All at once I became aware of a noise, an odd, inarticulate rattling behind the clang of a small gong or bell. Stopping what I was doing I began listening intently, when suddenly the air erupted into a heaving drum beat underneath a raucous saxophone solo, and Glenn Frey's "The Heat is On" filled every impossible crevice of the house. David came into view framed in the dining room archway a la Tom Cruise, his white socks gliding effortlessly over the wood floor (but otherwise fully clothed). He grabbed me by the hand and pulled me into a wild dance - I was instantly energized and joined him in bouncing around the room, badly lip synching and playing air guitar amidst vigorous head shakes and febrile gyrations.

"Ooh uh-oh! Ooh uh-oh!
Caught up in the action I've been looking out for you!
Ooh uh-oh! Ooh uh-oh!
Tell me can you feel it, tell me can you feel it, tell me can you feel it…
The heat is on!
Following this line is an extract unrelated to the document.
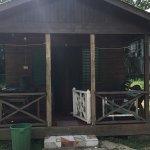 Photo de Jah B's Doll House Cottages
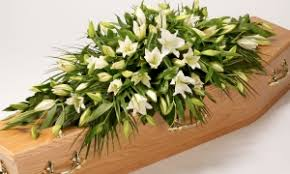 flowers for funerals uk florists directory find florists for funeral flowers uk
The heat is uh-on!"

David had prerecorded a tape to play at this very moment in our lives, this moment when our hard-won plans began finally taking shape, when we stood amazingly on the brink of our dreams realized. We pranced and jumped and whirled like madmen, hands clasped, performing a primordial Dance of Joy, as "the new house" magically transfigured itself into Our New Home.

"The Heat is On" is the song that unexpectedly came to me while I was lying in my hospital bed, and it's carefully-stored moment became suddenly immediate and alive for me. Without realizing it I was grinning widely. A nurse came into the room, and, noting my expression, exclaimed, "Well, well, you must be feeling better!"
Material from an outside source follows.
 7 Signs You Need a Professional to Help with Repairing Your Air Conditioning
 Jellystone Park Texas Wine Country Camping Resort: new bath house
I responded by stealing a line from a movie, this one was from Places in the Heart.

"I was just remembering a dream."

*

David had chosen "The Heat is On" for no other reason than its "feel good" energy (and because he had been an ardent fan of The Eagles, and thereby Glenn Frey in extension). Hearing that song again in the hospital filled me with incredible joy, bright and tumescent, a brilliant moment of starshine permanently etched. After arriving home, however, and listening to the song again, I was shocked into a near relapse when I observed a few of the seemingly portentous lyrics:

"The shadows are on the darker side
Behind those doors, it's a wilder ride
You can make or break, you can win or lose
That's a chance you take, when the heat's on you…"
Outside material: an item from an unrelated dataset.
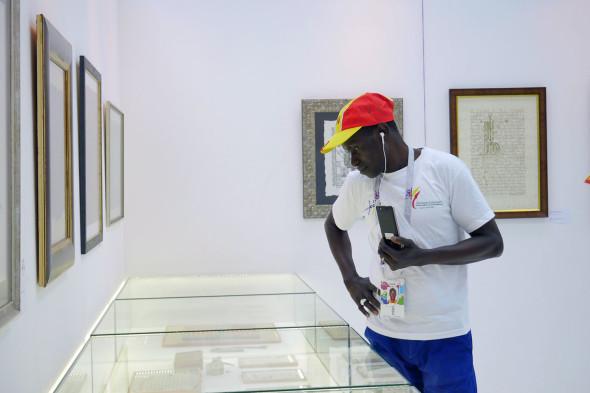 Иностранные болельщики Чемпионата мира по футболу в Современном музее каллиграфии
On that special day, while we danced with carefree abandon around our home, while David's incredible pheromones encircled us within the structure in which he would eventually breathe his last, the tumor that would take David from me and bring our dreams crashing down around us was the size of a walnut, or possibly even larger, lurking in lethal silence inside of his head. Listening to the song, I can still remember the joy, but the divinity of that memory is now tarnished with hindsight.

At the end of her solo in Stephen Sondheim's Into the Woods, Little Red Ridinghood makes an important, and heartbreaking, discovery, the day when innocence is forever lost:

"Isn't it nice to know a lot?
And a little bit not."

*

That first night in the new house, in the midst of a very romantic evening orchestrated by David, he had handed me an envelope, telling me sweetly, lovingly, that he had discovered a photo that put him into mind what we two would be like forty years hence, as we grew old together in that very abode.